**Input for this task:**
##########

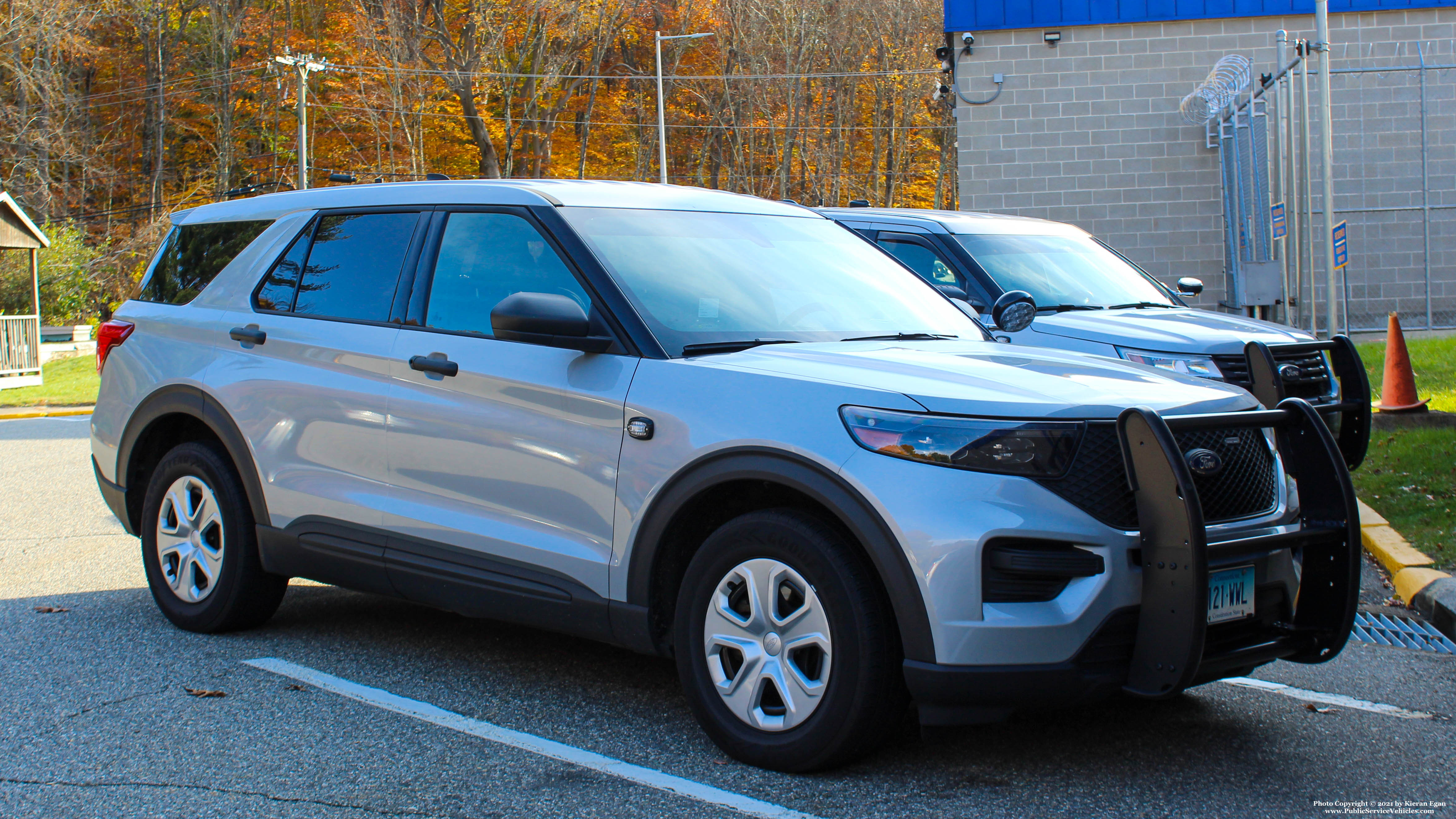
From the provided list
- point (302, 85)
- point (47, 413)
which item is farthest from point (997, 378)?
point (302, 85)

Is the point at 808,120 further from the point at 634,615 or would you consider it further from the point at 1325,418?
the point at 634,615

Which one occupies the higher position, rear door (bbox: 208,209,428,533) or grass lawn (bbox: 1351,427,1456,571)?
rear door (bbox: 208,209,428,533)

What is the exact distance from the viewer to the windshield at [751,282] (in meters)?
4.36

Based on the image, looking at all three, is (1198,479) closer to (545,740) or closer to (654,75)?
(545,740)

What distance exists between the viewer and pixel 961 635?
3408 millimetres

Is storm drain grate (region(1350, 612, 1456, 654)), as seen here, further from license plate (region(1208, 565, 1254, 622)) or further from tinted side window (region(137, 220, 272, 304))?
tinted side window (region(137, 220, 272, 304))

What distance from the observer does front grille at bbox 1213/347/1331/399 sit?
7.69 m

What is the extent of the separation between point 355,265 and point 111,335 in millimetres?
1643

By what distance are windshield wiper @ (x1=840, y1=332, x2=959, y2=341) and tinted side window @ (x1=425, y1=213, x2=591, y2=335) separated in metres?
1.02

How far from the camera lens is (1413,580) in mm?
6172

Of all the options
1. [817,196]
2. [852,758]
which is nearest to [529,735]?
[852,758]

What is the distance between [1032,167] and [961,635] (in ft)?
57.1

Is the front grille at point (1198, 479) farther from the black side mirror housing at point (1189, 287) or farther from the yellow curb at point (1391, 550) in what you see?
the black side mirror housing at point (1189, 287)

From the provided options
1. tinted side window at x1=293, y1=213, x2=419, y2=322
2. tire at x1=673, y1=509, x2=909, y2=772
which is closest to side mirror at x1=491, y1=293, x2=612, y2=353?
tire at x1=673, y1=509, x2=909, y2=772
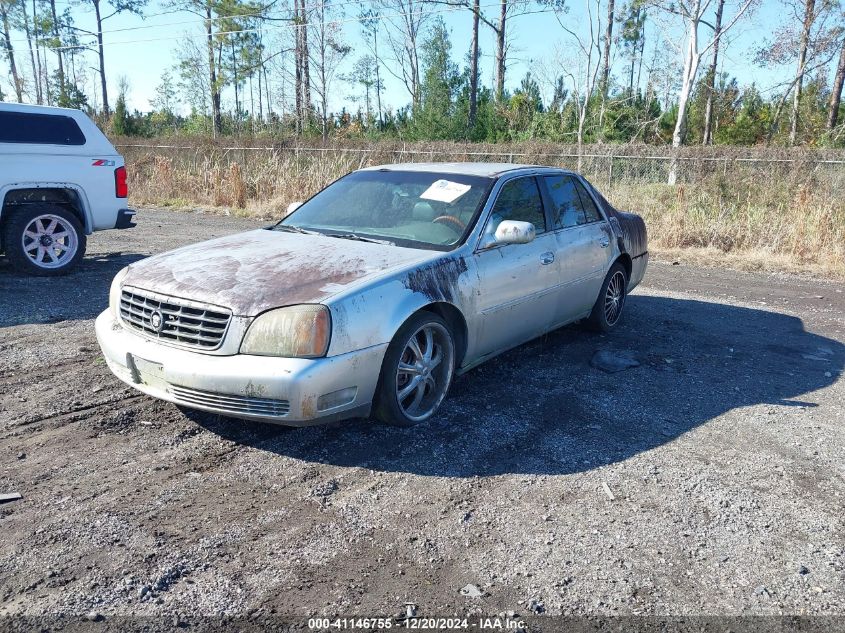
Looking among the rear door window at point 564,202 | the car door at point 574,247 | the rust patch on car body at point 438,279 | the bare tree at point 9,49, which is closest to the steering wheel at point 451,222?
the rust patch on car body at point 438,279

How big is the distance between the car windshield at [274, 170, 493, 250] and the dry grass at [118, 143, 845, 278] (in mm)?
7443

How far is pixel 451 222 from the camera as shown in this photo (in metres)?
4.71

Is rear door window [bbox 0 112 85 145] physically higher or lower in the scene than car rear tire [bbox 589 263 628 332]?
higher

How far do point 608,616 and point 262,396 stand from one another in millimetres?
1869

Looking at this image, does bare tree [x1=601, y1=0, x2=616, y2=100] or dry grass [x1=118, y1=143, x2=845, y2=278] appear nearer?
dry grass [x1=118, y1=143, x2=845, y2=278]

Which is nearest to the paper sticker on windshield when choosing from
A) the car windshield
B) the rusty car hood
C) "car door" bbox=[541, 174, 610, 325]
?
the car windshield

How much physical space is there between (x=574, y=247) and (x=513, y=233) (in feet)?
3.82

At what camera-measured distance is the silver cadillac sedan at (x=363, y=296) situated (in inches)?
138

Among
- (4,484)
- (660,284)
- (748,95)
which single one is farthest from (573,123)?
(4,484)

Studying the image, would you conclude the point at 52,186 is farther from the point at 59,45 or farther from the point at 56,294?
the point at 59,45

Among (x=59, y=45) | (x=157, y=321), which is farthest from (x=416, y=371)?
(x=59, y=45)

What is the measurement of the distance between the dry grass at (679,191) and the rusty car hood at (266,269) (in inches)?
329

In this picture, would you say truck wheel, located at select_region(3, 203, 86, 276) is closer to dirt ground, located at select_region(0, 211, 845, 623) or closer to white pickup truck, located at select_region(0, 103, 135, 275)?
white pickup truck, located at select_region(0, 103, 135, 275)

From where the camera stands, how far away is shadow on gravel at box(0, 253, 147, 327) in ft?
21.1
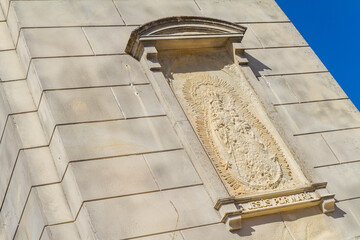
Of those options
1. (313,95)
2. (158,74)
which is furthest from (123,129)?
(313,95)

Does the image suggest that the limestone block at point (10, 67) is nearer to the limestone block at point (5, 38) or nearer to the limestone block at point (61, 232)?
the limestone block at point (5, 38)

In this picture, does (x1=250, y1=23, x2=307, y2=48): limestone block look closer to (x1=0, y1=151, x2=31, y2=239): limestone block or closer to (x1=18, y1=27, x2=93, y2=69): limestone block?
(x1=18, y1=27, x2=93, y2=69): limestone block

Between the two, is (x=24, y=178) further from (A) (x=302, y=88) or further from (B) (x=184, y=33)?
(A) (x=302, y=88)

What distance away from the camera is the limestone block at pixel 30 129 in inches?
455

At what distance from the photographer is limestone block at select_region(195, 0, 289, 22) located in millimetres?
14250

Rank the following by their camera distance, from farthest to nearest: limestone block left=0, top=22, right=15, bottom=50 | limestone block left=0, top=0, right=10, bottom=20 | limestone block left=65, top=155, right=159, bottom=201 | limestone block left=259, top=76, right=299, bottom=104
Answer: limestone block left=259, top=76, right=299, bottom=104, limestone block left=0, top=0, right=10, bottom=20, limestone block left=0, top=22, right=15, bottom=50, limestone block left=65, top=155, right=159, bottom=201

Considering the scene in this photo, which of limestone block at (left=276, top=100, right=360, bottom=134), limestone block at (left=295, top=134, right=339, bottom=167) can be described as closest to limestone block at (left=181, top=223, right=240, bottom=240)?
limestone block at (left=295, top=134, right=339, bottom=167)

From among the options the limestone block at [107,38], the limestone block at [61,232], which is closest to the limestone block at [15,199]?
the limestone block at [61,232]

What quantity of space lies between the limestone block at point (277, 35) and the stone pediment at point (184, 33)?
38.1 inches

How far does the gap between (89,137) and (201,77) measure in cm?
266

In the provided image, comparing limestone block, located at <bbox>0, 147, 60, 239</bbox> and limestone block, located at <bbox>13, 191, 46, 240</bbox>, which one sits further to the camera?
limestone block, located at <bbox>0, 147, 60, 239</bbox>

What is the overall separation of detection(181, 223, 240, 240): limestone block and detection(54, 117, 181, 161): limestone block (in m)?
1.51

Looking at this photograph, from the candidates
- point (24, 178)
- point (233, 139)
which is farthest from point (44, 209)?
point (233, 139)

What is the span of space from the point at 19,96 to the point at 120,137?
1999 mm
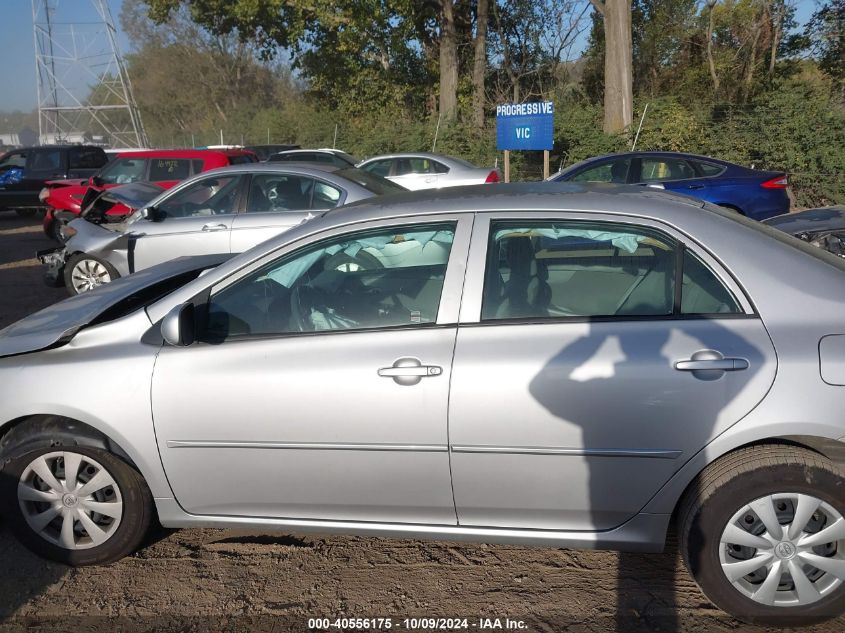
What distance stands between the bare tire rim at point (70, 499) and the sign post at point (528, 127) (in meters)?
13.5

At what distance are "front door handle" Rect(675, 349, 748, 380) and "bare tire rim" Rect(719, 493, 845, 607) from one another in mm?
501

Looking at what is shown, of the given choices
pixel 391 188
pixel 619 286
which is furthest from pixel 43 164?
pixel 619 286

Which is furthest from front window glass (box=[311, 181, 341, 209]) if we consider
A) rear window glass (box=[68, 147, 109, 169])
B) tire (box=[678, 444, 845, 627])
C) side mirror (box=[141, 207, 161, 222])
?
rear window glass (box=[68, 147, 109, 169])

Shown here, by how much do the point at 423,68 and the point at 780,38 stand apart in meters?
13.4

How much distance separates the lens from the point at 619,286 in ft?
9.88

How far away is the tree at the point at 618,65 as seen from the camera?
18453 millimetres

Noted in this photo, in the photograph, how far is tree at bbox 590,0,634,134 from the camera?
60.5 ft

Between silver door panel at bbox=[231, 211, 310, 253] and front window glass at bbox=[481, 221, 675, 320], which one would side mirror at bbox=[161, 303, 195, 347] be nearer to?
front window glass at bbox=[481, 221, 675, 320]

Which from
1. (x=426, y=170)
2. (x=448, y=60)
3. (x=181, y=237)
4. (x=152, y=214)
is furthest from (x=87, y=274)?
(x=448, y=60)

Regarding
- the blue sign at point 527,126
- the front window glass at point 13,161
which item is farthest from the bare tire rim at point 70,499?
the front window glass at point 13,161

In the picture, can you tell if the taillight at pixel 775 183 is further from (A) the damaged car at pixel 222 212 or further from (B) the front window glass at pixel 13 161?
(B) the front window glass at pixel 13 161

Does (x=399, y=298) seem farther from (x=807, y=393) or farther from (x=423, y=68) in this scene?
(x=423, y=68)

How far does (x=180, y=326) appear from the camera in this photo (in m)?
3.00

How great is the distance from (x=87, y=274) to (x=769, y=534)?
→ 7.46 meters
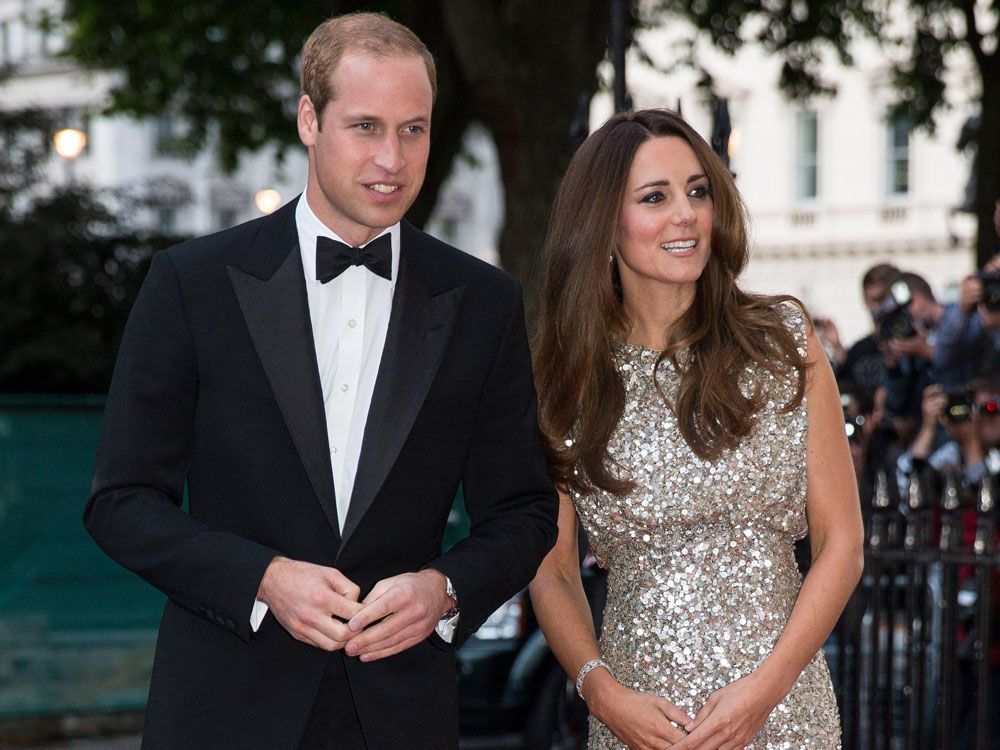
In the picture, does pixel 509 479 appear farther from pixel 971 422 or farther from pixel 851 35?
pixel 851 35

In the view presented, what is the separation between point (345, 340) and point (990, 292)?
209 inches

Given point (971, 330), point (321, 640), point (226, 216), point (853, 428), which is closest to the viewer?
point (321, 640)

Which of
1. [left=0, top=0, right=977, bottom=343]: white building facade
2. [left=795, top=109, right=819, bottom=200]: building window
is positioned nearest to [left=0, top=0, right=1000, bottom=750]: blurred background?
[left=0, top=0, right=977, bottom=343]: white building facade

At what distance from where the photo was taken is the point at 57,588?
8320mm

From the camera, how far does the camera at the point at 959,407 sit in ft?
22.7

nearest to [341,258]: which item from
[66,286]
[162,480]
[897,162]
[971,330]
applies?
[162,480]

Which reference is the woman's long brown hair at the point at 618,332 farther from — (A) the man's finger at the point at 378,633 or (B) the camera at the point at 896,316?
(B) the camera at the point at 896,316

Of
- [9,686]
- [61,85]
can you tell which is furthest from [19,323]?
[61,85]

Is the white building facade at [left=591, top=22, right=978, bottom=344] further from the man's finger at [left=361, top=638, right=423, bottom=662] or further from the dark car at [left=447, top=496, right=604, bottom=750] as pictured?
the man's finger at [left=361, top=638, right=423, bottom=662]

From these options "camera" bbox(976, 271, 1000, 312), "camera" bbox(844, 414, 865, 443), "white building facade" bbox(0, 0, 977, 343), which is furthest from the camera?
"white building facade" bbox(0, 0, 977, 343)

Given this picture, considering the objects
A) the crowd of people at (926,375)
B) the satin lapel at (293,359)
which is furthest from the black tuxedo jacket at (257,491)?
the crowd of people at (926,375)

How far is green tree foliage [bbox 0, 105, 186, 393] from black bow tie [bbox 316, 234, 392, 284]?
1295cm

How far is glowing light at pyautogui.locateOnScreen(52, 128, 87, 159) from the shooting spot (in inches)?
787

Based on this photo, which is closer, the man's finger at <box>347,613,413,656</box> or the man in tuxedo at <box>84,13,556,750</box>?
the man's finger at <box>347,613,413,656</box>
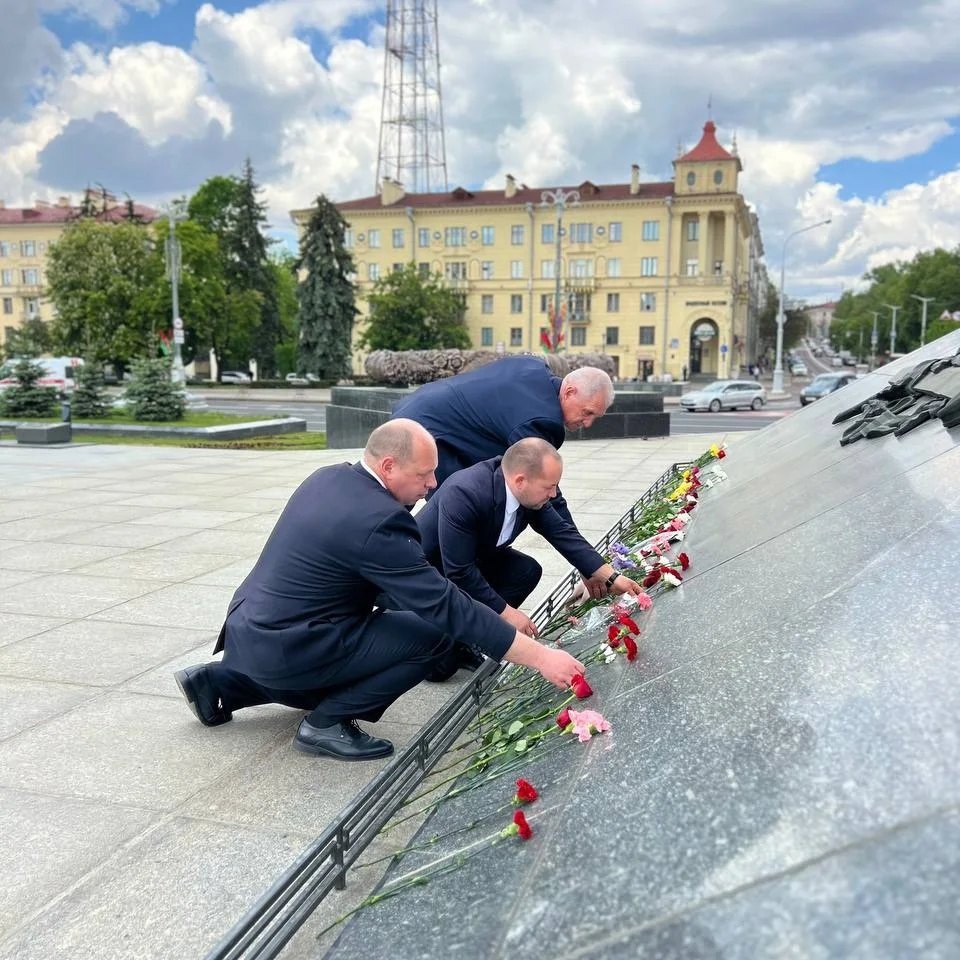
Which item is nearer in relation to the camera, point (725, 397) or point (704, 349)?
point (725, 397)

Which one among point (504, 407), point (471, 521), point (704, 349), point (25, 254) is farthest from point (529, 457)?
point (25, 254)

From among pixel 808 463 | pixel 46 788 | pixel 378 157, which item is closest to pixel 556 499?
pixel 808 463

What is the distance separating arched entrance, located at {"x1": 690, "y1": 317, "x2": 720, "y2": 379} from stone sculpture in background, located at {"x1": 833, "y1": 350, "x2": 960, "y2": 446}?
5777 cm

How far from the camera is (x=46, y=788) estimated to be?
9.59 feet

##########

**Aim:** Retype only the lines above from the one with "From these options" through the last, both ends included, keeping every picture out of the copy.

**Reply:**
From these options "camera" bbox(976, 271, 1000, 312), "camera" bbox(844, 414, 865, 443), "white building facade" bbox(0, 0, 977, 343), which is furthest from the camera?
"white building facade" bbox(0, 0, 977, 343)

Given this picture, considering the objects
A) the crowd of people at (926,375)
B) the satin lapel at (293,359)
which is furthest from the black tuxedo jacket at (257,491)?
the crowd of people at (926,375)

How far is green tree foliage [bbox 0, 105, 186, 393] from black bow tie [bbox 316, 234, 392, 284]?
1295cm

How far is glowing light at pyautogui.locateOnScreen(52, 128, 87, 159) from the shooting spot (in inches)?
787

Based on this photo, which is closer, the man's finger at <box>347,613,413,656</box> or the man in tuxedo at <box>84,13,556,750</box>?
the man's finger at <box>347,613,413,656</box>
Which item is nearer in relation to the camera, point (725, 397) or point (704, 349)?
point (725, 397)

Which one among point (504, 407), point (471, 521), point (704, 349), point (25, 254) is farthest from point (529, 457)?
point (25, 254)

From among pixel 808 463 | pixel 46 788 | pixel 378 157, which item is closest to pixel 556 499?
pixel 808 463

What is the distance separating arched entrance, located at {"x1": 690, "y1": 317, "x2": 720, "y2": 379} from stone sculpture in background, located at {"x1": 833, "y1": 350, "x2": 960, "y2": 446}?
5777 cm

How far from the camera is (x=46, y=788) estimated to be?
9.59 feet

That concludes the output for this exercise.